Lawrence Beyerlinck (April 1578, Antwerp – 22 June 1627, Antwerp) was a Belgian theologian and ecclesiastical writer and encyclopedist.

==Life==
The son of a pharmacist, he prepared at Leuven for the same profession but, deciding to enter the priesthood, he was ordained June, 1602. While a theological student he taught poetry and rhetoric at the college of Vaulx and as pastor of Herent was professor of philosophy at a nearby seminary of canons regular.

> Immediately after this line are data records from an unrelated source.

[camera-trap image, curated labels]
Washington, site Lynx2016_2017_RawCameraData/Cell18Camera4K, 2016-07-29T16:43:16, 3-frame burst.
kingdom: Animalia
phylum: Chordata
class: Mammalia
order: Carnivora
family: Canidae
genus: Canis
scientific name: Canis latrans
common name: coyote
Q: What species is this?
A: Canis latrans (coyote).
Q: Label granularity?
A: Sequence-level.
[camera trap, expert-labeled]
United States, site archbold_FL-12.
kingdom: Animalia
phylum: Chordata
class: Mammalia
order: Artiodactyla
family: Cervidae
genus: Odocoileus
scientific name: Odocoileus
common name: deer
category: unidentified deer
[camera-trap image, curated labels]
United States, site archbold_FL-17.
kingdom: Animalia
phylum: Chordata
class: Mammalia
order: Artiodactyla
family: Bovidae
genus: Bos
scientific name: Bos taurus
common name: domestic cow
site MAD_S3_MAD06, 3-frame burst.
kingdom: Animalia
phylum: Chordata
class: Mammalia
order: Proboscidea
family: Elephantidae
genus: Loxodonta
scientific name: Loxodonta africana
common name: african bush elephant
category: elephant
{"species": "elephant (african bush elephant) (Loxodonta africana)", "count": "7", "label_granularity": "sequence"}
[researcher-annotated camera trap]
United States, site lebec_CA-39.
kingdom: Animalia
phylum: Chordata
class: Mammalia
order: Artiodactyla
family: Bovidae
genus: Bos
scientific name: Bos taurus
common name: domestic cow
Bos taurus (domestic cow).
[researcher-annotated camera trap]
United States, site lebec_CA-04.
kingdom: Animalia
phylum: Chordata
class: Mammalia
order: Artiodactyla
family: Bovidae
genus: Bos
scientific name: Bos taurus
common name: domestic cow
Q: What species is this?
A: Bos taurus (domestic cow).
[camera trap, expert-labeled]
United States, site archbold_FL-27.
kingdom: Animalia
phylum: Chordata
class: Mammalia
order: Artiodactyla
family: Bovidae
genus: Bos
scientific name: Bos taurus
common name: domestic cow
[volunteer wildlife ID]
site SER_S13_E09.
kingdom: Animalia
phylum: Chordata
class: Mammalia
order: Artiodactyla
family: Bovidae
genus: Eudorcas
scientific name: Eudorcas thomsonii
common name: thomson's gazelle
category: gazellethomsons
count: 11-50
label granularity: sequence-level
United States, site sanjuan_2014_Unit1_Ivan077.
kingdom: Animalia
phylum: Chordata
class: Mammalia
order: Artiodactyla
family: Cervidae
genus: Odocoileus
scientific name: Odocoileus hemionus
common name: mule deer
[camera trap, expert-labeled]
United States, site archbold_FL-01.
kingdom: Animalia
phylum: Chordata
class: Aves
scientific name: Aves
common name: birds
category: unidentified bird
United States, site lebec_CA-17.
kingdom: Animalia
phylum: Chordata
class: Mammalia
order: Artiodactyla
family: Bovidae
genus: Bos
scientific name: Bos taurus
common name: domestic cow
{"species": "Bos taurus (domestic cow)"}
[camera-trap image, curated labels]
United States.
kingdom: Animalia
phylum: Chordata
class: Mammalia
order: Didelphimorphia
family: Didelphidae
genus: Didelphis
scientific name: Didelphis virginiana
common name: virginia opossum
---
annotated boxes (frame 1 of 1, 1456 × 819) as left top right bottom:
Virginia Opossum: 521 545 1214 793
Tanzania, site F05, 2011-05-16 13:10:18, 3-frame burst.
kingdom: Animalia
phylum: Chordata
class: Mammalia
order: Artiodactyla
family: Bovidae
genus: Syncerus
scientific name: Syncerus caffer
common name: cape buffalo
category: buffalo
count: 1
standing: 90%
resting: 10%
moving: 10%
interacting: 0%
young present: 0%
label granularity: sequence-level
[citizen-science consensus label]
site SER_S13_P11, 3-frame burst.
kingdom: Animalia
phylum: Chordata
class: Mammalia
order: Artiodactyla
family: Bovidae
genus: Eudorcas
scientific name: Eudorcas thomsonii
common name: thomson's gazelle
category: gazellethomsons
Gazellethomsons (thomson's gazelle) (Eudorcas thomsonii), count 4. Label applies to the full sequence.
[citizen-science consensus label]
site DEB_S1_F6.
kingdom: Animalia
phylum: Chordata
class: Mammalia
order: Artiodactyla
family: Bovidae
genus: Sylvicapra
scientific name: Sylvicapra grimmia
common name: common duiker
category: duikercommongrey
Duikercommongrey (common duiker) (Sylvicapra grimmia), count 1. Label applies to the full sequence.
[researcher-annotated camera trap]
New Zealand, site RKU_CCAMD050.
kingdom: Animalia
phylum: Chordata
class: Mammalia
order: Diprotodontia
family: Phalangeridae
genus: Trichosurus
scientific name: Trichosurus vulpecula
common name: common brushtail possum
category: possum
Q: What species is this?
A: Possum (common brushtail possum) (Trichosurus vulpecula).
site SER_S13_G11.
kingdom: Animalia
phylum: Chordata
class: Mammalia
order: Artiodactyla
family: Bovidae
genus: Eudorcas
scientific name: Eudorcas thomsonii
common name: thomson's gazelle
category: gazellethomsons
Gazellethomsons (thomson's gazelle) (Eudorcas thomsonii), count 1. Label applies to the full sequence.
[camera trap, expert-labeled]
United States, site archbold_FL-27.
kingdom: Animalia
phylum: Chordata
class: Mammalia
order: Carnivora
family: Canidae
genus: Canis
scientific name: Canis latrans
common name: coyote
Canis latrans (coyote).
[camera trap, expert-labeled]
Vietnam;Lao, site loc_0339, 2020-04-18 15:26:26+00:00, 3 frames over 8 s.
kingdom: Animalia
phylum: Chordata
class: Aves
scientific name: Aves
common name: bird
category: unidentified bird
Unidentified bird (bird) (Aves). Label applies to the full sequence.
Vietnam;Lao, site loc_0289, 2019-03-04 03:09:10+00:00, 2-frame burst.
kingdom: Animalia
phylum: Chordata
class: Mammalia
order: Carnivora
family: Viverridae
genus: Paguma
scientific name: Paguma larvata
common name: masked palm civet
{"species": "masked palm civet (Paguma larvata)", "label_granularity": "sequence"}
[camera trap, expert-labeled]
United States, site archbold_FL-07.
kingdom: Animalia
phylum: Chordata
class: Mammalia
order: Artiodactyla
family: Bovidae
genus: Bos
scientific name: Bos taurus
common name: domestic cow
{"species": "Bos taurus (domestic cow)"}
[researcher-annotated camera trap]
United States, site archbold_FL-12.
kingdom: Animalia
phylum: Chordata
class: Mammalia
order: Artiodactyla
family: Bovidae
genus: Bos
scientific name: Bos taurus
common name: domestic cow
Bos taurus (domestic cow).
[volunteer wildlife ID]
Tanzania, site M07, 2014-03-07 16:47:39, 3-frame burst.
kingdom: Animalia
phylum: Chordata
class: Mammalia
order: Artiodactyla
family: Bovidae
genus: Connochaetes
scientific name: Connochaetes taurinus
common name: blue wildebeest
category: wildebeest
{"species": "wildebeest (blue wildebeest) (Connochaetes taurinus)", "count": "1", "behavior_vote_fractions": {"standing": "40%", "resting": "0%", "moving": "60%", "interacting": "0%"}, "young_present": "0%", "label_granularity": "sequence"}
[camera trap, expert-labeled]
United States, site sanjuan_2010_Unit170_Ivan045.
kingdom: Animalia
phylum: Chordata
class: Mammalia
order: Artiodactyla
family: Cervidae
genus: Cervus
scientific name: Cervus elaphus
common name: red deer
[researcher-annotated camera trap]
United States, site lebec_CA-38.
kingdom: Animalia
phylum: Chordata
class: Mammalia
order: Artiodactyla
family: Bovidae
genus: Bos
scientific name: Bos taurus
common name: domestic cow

In 1605 he came to the ecclesiastical seminary of Antwerp, taught philosophy and theology and later became superior. In 1608 he was canon, censor, and theologian of the church of Antwerp; in 1614 he was made protonotary. Beyerlinck was a priest, a rhetorician, orator, and administrator, and engaged continually in preaching and writing.

==Works==

His works are mainly encyclopedic. He wrote, e.g. a second volume (Antwerp, 1611) of the Opus Chronographicum orbis universi a mundi exordio usque ad annum MDCXI (first volume to year 1572 by Opmeer), a collection of lives of popes, rulers, and illustrious men; and the Magnum Theatrum Vitae Humanae (Cologne, 1631, 7 vols; Lyon 1665-6, 8 vols; Venice, 1707, 8 vols), an encyclopedia of information on diverse subjects arranged in alphabetical order. Its scope ranges from theological dissertations to trivialities. It includes articles on beards, and on games. Much of its material was gathered by others, most notably Theodor Zwinger's Theatrum Humanae Vitae, but Beyerlinck gave the work its final form. Other publications are listed in bibliographies.